## PROBLEM SET
1 - In the news report on the Patriot Coal bankruptcy ruling, why does the union's president say the union has a right to share in the company's gain? Answer in one to three sentences.
2 - Pick up the news report on the Patriot Coal bankruptcy ruling at the point where it stops, and continue it.

ST. LOUIS (AP) — A bankrupt coal producer got a judge’s go-ahead Wednesday to significantly cut health care and pension benefits to thousands of workers and retirees, claiming victory over a miners’ union that swiftly condemned the ruling it pledges to appeal.
U.S. Bankruptcy Judge Kathy Surratt-States’ 102-page ruling favoring St. Louis-based Patriot Coal dashed the nation’s biggest coal miners’ union’s hopes of scuttling the company’s quest to impose wage and benefit cuts by walking away from its collective-bargaining agreements.
Surratt-States ultimately concluded the cost-cutting proposals were legal, perhaps unavoidable, for Patriot, which sought Chapter 11 bankruptcy protection last summer to address labor obligations it insisted have grown unsustainable.
“Unions generally try to bargain for the best deal for their members,” the judge wrote. “However, there is likely some responsibility to be absorbed for demanding benefits that the employer cannot realistically fund in perpetuity, particularly given the availability of sophisticated actuarial analysts and cost trend experts.”
The union, through its attorney during a recent weeklong St. Louis hearing over Patriot’s cost-cutting, had threatened a strike if Surratt-States’ decision didn’t go organized labor’s way. The union steered clear Wednesday of walkout talk, saying it would continue arguing during protests that Patriot was set up to fail when spun off. The union said that negotiations would continue and that it would appeal Surratt-States’ ruling.
“We have long acknowledged that Patriot is in trouble,” Cecil Roberts, the union’s president, said in a statement. “We remain willing to take painful steps to help Patriot get through the rough period it faces over the next couple of years. But if we’re going to share in that pain, then we have every right to share in the company’s gain when it becomes profitable again.”

## SOURCE MATERIAL

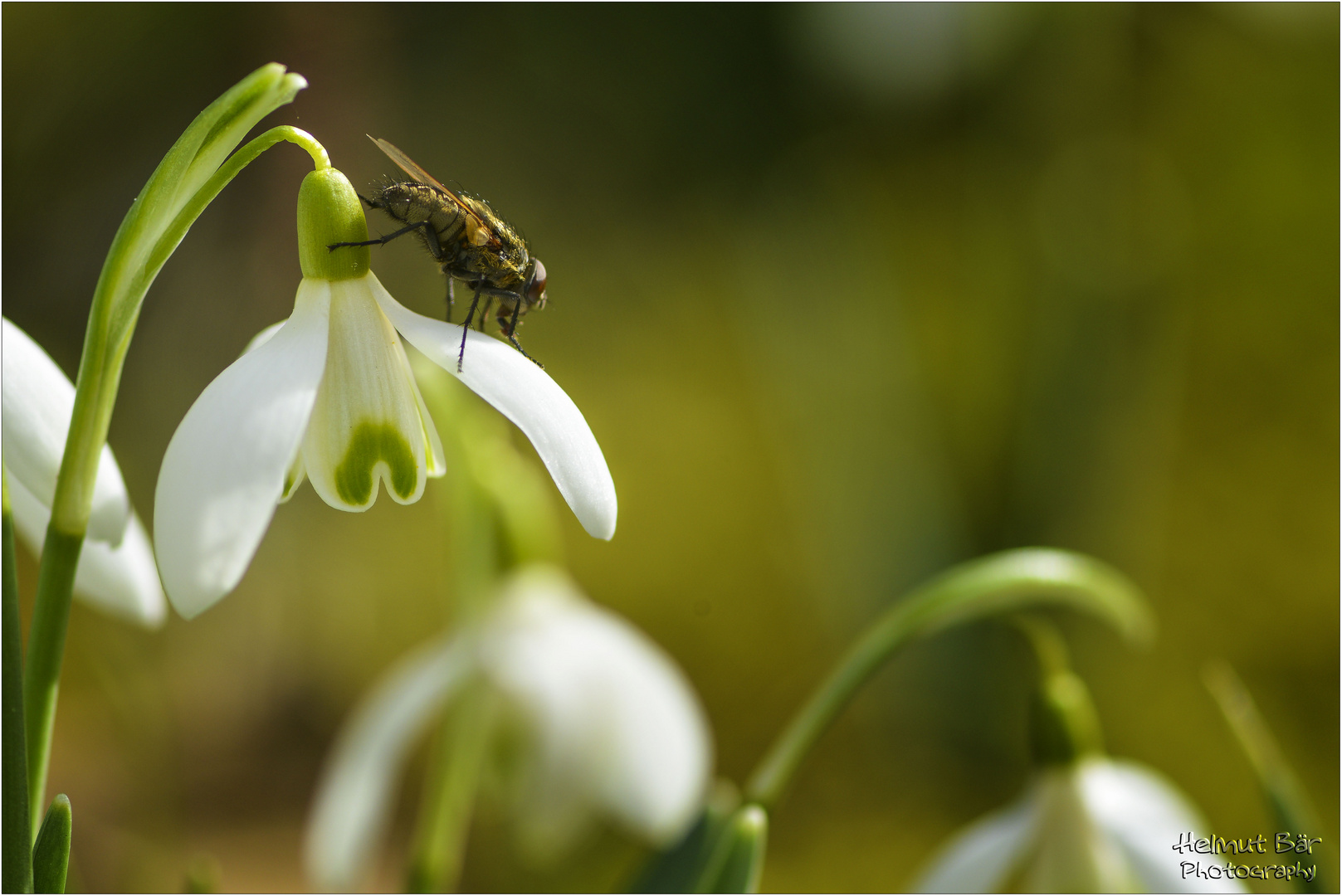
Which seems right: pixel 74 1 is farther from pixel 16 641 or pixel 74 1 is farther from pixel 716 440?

## TASK-BY-TASK OUTPUTS
1 - Cecil Roberts says the union is willing to take painful steps to help Patriot through its difficult next couple of years. Because the union is sharing in that pain, he argues that it has every right to share in the company's gain once Patriot becomes profitable again.

2 -
“As often happens under American bankruptcy law,” Roberts added, “the short-term interests of the company are valued more than the dedication and sacrifice of the workers, who actually produce the profits that make a company successful.”
Patriot’s proposed cuts have been the most contentious aspect since the Peabody Energy Corp. spinoff filed for bankruptcy. The company said it would have to spend $1.6 billion to cover the health care costs, putting it at risk of liquidation.
Bennett Hatfield, Patriot’s president and CEO, called the ruling “a major step forward” for the company. But he said bargaining with the union would press on, insisting “we continue to believe that a consensual resolution is the best possible outcome for all parties.”
While looking to cease pension contributions, Patriot has proposed creating a trust with up to $300 million from future profit-sharing to fund some level of health benefits. Patriot also would give the union a 35 percent equity stake in the company once it emerges from bankruptcy.
Prospects of a walkout would mirror the labor dispute involving the bankruptcy of Hostess Brands Inc. The Irving, Texas-based maker of Wonder Bread, Twinkies and other baked goods last year filed for Chapter 11 protection and later announced it was going out of business and liquidating after a nationwide strike by its bakers union crippled operations.
In Patriot’s case, Hatfield has called the moves necessary for the coal company’s survival and the preservation of more than 4,000 jobs, the bulk of them in Kentucky and West Virginia.
During first three months of this year, the company reported a net loss of $115.9 million, compared with a loss of $75.3 million over the same time last year.
Union leaders contend Patriot was saddled with unsustainable pension and long-term health care obligations when Peabody jettisoned it as a separate company in 2007, essentially setting it up to fail.
Peabody disputes that. It has said Patriot “was highly successful following its launch more than five years ago” but caught up in the industry undertow that affected all coal producers, including a global financial crisis, development of low-cost shale gas that cut demand for coal and burdensome federal regulation.
Wednesday’s ruling did nothing to resolve that debate.
“Was Debtor Patriot Coal Corp. created to fail? Maybe not. Maybe,” the judge wrote. “Maybe the executive team involved at (Patriot’s) inception thought the liabilities were manageable and thus the reality of Debtors’ bankruptcy was more attributed to unwarranted optimism about future prospects.”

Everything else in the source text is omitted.